On 02/17, Christian Brauner wrote:
>
> @@ -2470,8 +2479,11 @@ __latent_entropy struct task_struct *copy_process(
> syscall_tracepoint_update(p);
> write_unlock_irq(&tasklist_lock);
>
> - if (pidfile)
> + if (pidfile) {
> + if (clone_flags & CLONE_PIDFD_AUTOKILL)

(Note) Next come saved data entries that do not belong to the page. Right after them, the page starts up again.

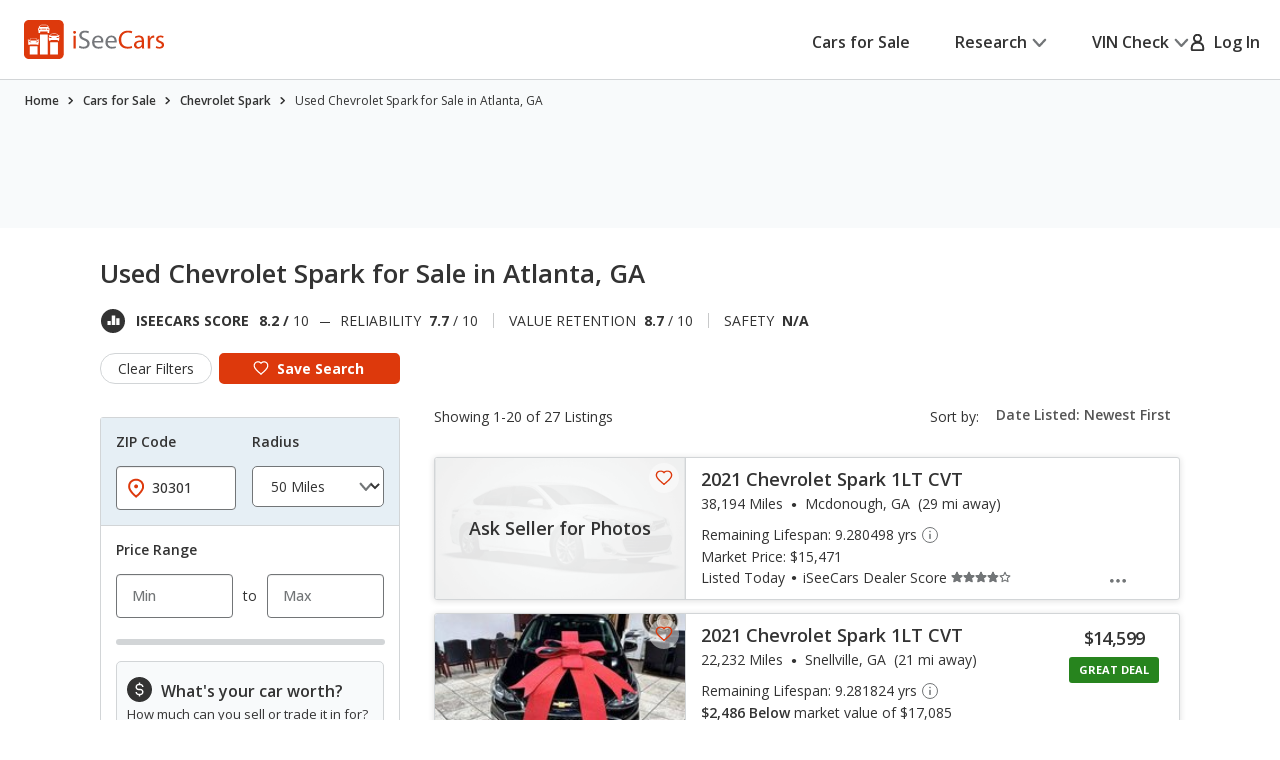

--- FILE ---
content_type: text/css
request_url: https://cdn2.iseecars.com/site/aa5ed6df2aba853e6c90bbf3bafa7f5070819e5a/v3/css/srp/srp-graphs-v3.css
body_size: 430
content:

.section__prices-graphs,
.section-info .section__prices-graphs{
    display: -webkit-box;
    display: -ms-flexbox;
    display: flex;
    -ms-flex-wrap: wrap;
    flex-wrap: wrap;
    -webkit-box-pack: justify;
    -ms-flex-pack: justify;
    justify-content: space-between;
    padding-right: 0.2rem;
    margin: 0 -1.5rem 2rem;
}
@media (max-width: 767px), screen and (max-width: 812px) and (orientation: landscape) {
    .section__prices-graphs,
    .section-info .section__prices-graphs{
        margin: 0;
        /*display: block;*/
        padding-right: 0;
    }
}
.section__prices-graph,
.section-info .section__prices-graph{
    flex: 0 1 auto;
    padding: 0 1.5rem;
}
@media (max-width: 1399px) {
    .section__prices-graph,
    .section-info .section__prices-graph{
        flex: 1 1;
    }
}
@media (max-width: 1023px) {
    .section__prices-graph,
    .section-info .section__prices-graph{
        flex: 0 0 100%;
        margin-bottom: 2rem;
    }
}
.section__prices-graph h5,
.section-info .section__prices-graph h5{
    line-height: 1.2;
    font-weight: 600;
    letter-spacing: 0;
    margin-bottom: 2rem;
}
@media (max-width: 1023px) {
    .section__prices-figure img,
    .section-info .section__prices-figure img{
        width: 100%;
    }
}
.section__prices-graph-big,
.section-info .section__prices-graph-big{
    margin-right: -2.6rem;
}
@media (max-width: 1399px) {
    .section__prices-graph-big,
    .section-info .section__prices-graph-big{
        margin-right: 0;
    }
}
@media (max-width: 767px), screen and (max-width: 812px) and (orientation: landscape) {
    .section__prices-graph,
    .section-info .section__prices-graph{
        padding: 0 2rem 0 0;
        overflow: hidden;
        margin-right: -2rem;
        margin-bottom: 4rem;
    }
    .section__prices-graph h5,
    .section-info .section__prices-graph h5{
        font-size: 1.6rem;
        line-height: 1.5;
        letter-spacing: -0.01em;
        font-weight: 400;
    }
    .section__prices-figure,
    .section-info .section__prices-figure{
        overflow: auto;
        margin-right: -2rem;
    }
    .section__prices-figure img,
    .section-info .section__prices-figure img{
        width: auto;
        max-width: none;
    }
    .section__prices-graph-big,
    .section-info .section__prices-graph-big{
        margin-right: -2rem;
        overflow: auto;
        margin-bottom: 4rem;
    }
    .section__prices-graph-big img,
    .section-info .section__prices-graph-big img{
        max-width: none;
    }
}

--- FILE ---
content_type: text/xml
request_url: https://sts.us-east-1.amazonaws.com/
body_size: 2042
content:
<AssumeRoleWithWebIdentityResponse xmlns="https://sts.amazonaws.com/doc/2011-06-15/">
  <AssumeRoleWithWebIdentityResult>
    <Audience>us-east-1:5b3bdc73-95c4-4d98-9c6d-d8827c9cc4e2</Audience>
    <AssumedRoleUser>
      <AssumedRoleId>AROAQIC2LZDDJOHMGZG6O:cwr</AssumedRoleId>
      <Arn>arn:aws:sts::017369385158:assumed-role/RUM-Monitor-us-east-1-017369385158-2222005809361-Unauth/cwr</Arn>
    </AssumedRoleUser>
    <Provider>cognito-identity.amazonaws.com</Provider>
    <Credentials>
      <AccessKeyId>ASIAQIC2LZDDBEHTNHFD</AccessKeyId>
      <SecretAccessKey>1KEmXNY31ALRcNi3/RESxnEIdtylnxMMdq4EKnjm</SecretAccessKey>
      <SessionToken>IQoJb3JpZ2luX2VjEEAaCXVzLWVhc3QtMSJHMEUCIQDON4BYIy2r7w9kfjDtSrawoS3BjQscZnrrDPzhsoirsAIgFk+5p/SBGLY2KPTncaoXZAPRZv0htmgnFOX6P2f8OxQqhgMICRAAGgwwMTczNjkzODUxNTgiDEAowTcrcr4KACYrXCrjAqaUAywOQaKd8iGZbepAYH3c4NYp5FH/sYvleCIKwgiOTmcFEbPqDdk2qtVcccL6ahnhL3LBp38elFw2iwboPsCHKtE3fe9cs6lz/vo2rB3Ub+w9Zdj9OcGdchN8BZihZglHLVdJzNxQvIzqiwW9KFdqHll26Z+8qMYMur0kqXE6R9Q9CQEp78HkKO+cgvJUB/Ba4EDeYukjBRVWwiIVEZsCTFGi92PC5au89L0dBI9HHW8MU0VrOsDmjm869VycfqQ9Pj3VaJ5/04SbMubAv14eAmxv0NRpr48MTKOUaaUUIpQl8EZ3be3uvagVduIYCyF+0o1F3JR03GKgaB3xhXW6fdlN+xZTKFNXl+d3FtNd6hpfatftzaZtRgzkV6Q+daBX3FsBi2YRAdKafY4y0SwmUIOsPyU5450V2efq4a2IYKOtsNZ5f0Ypu9vVjay81Fcq5f6YEAdUDQCM/iiu53kjmi8wuPjRywY6hQKy4/6Dmo+1UgBgq4W26a0Lz6i2+sUHtibveWmOZgW2rA5iPMgpNqfLVsCZAxN9a9gq0dglACVdCPMXhsCtIN++o9VWL3RtL31g2KlfuStM+svGj7uG74BXeqQFuT8k9RAQ1D9B3+eHOTutXzZaE2+/WjaL+poZH5y+43bjYIiknG63312NNvxOy7ZTSypWFMsoh0thdo1S8dEESq3ncECKLrCAcOKTuuFxxb4jbRlKk/rSgVEIvFUOP+0gFSXyeOwRV3PevRTJRtIbz2lcL2qE6dOLUiZxMgryK/nI2ZuwSU0XCn0vCVQ12JpSkDbIReITLivljJkopzfGzOD2fgmwTskCr0o=</SessionToken>
      <Expiration>2026-01-24T09:00:56Z</Expiration>
    </Credentials>
    <SubjectFromWebIdentityToken>us-east-1:040b4bc8-c668-cdb6-b95f-9390634a31cf</SubjectFromWebIdentityToken>
  </AssumeRoleWithWebIdentityResult>
  <ResponseMetadata>
    <RequestId>75ea2b7c-6b91-41e2-bbe1-63ebd7c4bf3d</RequestId>
  </ResponseMetadata>
</AssumeRoleWithWebIdentityResponse>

> + p->signal->autokill_pidfd = pidfile;
> fd_install(pidfd, pidfile);
Just curious... Instead of adding signal->autokill_pidfd, can't we
add another "not fcntl" PIDFD_AUTOKILL flag that lives in ->f_flags ?
Oleg.
On Wed, Feb 18, 2026 at 12:50:41PM +0100, Oleg Nesterov wrote:
> On 02/17, Christian Brauner wrote:
> >
> > @@ -2470,8 +2479,11 @@ __latent_entropy struct task_struct *copy_process(
> > syscall_tracepoint_update(p);
> > write_unlock_irq(&tasklist_lock);
> >
> > - if (pidfile)
> > + if (pidfile) {
> > + if (clone_flags & CLONE_PIDFD_AUTOKILL)
> > + p->signal->autokill_pidfd = pidfile;
> > fd_install(pidfd, pidfile);
>
> Just curious... Instead of adding signal->autokill_pidfd, can't we
> add another "not fcntl" PIDFD_AUTOKILL flag that lives in ->f_flags ?
This is a version I had as well and yes, that works too!